▶ **Según la información**:
#1 Traduce al inglés esta oración de la nota sobre la causa contra Martínez: "Con esa resolución, los denunciantes originales podrán impulsar la investigación y ofrecer pruebas sobre las acusaciones en contra del gremialista."
#2 Actualiza el fragmento de la nota sobre la causa contra Martínez que va desde "La definición de" hasta "la última dictadura.", ambos incluidos, y reemplaza "albañiles" por "obreros de la construcción".
#3 Escribe lo que sigue en la nota sobre la causa contra Martínez a partir de su última oración.
===== Texto de lectura
La Sala II del tribunal resolvió ayer aceptar como parte querellante en la causa a un sindicato y a organismos de derechos humanos, y en consecuencia revocó el archivo que había dispuesto el juez Lijo. Con esa resolución, los denunciantes originales podrán impulsar la investigación y ofrecer pruebas sobre las acusaciones en contra del gremialista.
La definición de los camaristas Horacio Cattani, Martín Irurzun y Eduardo Farah no podía llegar en un peor momento político para Martínez. Como miembro de la CGT oficialista y dirigente de confianza de Cristina de Kirchner debe lidiar con los sectores de esa central, que encabeza Antonio Caló, que pretenden endurecer su postura contra el Gobierno ante la falta de respuestas a sus reclamos.
La causa arrancó en julio de 2012 a partir de una denuncia del Sindicato de Trabajadores de la Industria de la Construcción (Sitraic, un gremio paralelo a la UOCRA, pero sin personería) junto con agrupaciones sociales y organizaciones de derechos humanos, en la que se pedía a la Justicia investigar la participación del dirigente en la estructura del Batallón 601, a partir de su eventual responsabilidad en la desaparición de 105 albañiles durante la última dictadura.
En septiembre, y a instancias de un dictamen del fiscal federal Jorge Di Lello, el juez Lijo archivó las actuaciones luego de recibir un informe en el que quedaba constancia de que la participación de Martínez en el área de Inteligencia había sido posterior a las desapariciones denunciadas.
==========
===== Datos de origen
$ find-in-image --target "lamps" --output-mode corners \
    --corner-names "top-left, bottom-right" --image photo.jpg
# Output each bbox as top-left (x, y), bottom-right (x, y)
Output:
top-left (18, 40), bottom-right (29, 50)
==========
===== Datos de origen
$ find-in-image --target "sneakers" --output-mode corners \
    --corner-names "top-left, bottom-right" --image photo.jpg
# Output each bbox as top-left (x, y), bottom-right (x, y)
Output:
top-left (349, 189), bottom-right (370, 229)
==========
===== Datos de origen
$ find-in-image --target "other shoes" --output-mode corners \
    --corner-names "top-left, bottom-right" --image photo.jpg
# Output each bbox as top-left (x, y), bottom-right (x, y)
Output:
==========
▶ **Conjunto de respuestas**:
#1 With that ruling, the original complainants will be able to push the investigation forward and offer evidence regarding the accusations against the union leader.

#2
La definición de los camaristas Horacio Cattani, Martín Irurzun y Eduardo Farah no podía llegar en un peor momento político para Martínez. Como miembro de la CGT oficialista y dirigente de confianza de Cristina de Kirchner debe lidiar con los sectores de esa central, que encabeza Antonio Caló, que pretenden endurecer su postura contra el Gobierno ante la falta de respuestas a sus reclamos.
La causa arrancó en julio de 2012 a partir de una denuncia del Sindicato de Trabajadores de la Industria de la Construcción (Sitraic, un gremio paralelo a la UOCRA, pero sin personería) junto con agrupaciones sociales y organizaciones de derechos humanos, en la que se pedía a la Justicia investigar la participación del dirigente en la estructura del Batallón 601, a partir de su eventual responsabilidad en la desaparición de 105 obreros de la construcción durante la última dictadura.

#3
Ayer, la Sala II se diferenció del magistrado y resolvió aceptar la participación como querellantes de los representantes del Sitraic; la Asociación de ExDetenidos-Desaparecidos (AEDD); la Liga Argentina por los Derechos del Hombre; Liberpueblo, y la CTA. El patrocinio legal de los denunciantes quedará a cargo de los abogados María del Carmen Verdú (Coordinadora contra la Represión Policial e Institucional, Correpi), Luis Bonomi (Centro de Profesionales por los Derechos Humanos, Ceprodh) y Claudia Ferrero (Asociación de Profesionales en Lucha, APEL).
Denuncia
En su momento, Lijo les había negado el rol de querellantes por entender que, al quedar desvinculado Martínez de las sospechas por las desapariciones, no tenía razón de ser su participación en el expediente como acusadores. El juez alegó, además, que los denunciantes no habían acreditado su condición de damnificados.
En cambio, la Cámara sostuvo ayer en su resolución que con su aceptación en el rol de querellantes el Sitraic y los organismos podrán "impulsar el proceso, proporcionar elementos de convicción y argumentar sobre ellos". Durante la instrucción de la causa las organizaciones habían planteado su interés en aportar pruebas del presunto nexo entre el jefe de la UOCRA y las desapariciones.
Aunque había quedado probada la integración de Martínez al Batallón 601 como "agente civil de Inteligencia", Lijo lo había desvinculado por la fecha de ingreso que figuraba en la documentación reservada que aportó la Secreta-ría de Derechos Humanos: 1 de marzo de 1982. Según los denunciantes, las desapariciones se habían producido entre 1976 y 1977.
Pocos días antes del archivo de la causa, el dirigente había recibido en la sede de su gremio la visita del secretario de Seguridad de la Nación, Sergio Berni, y del vicegobernador bonaerense, Gabriel Mariotto.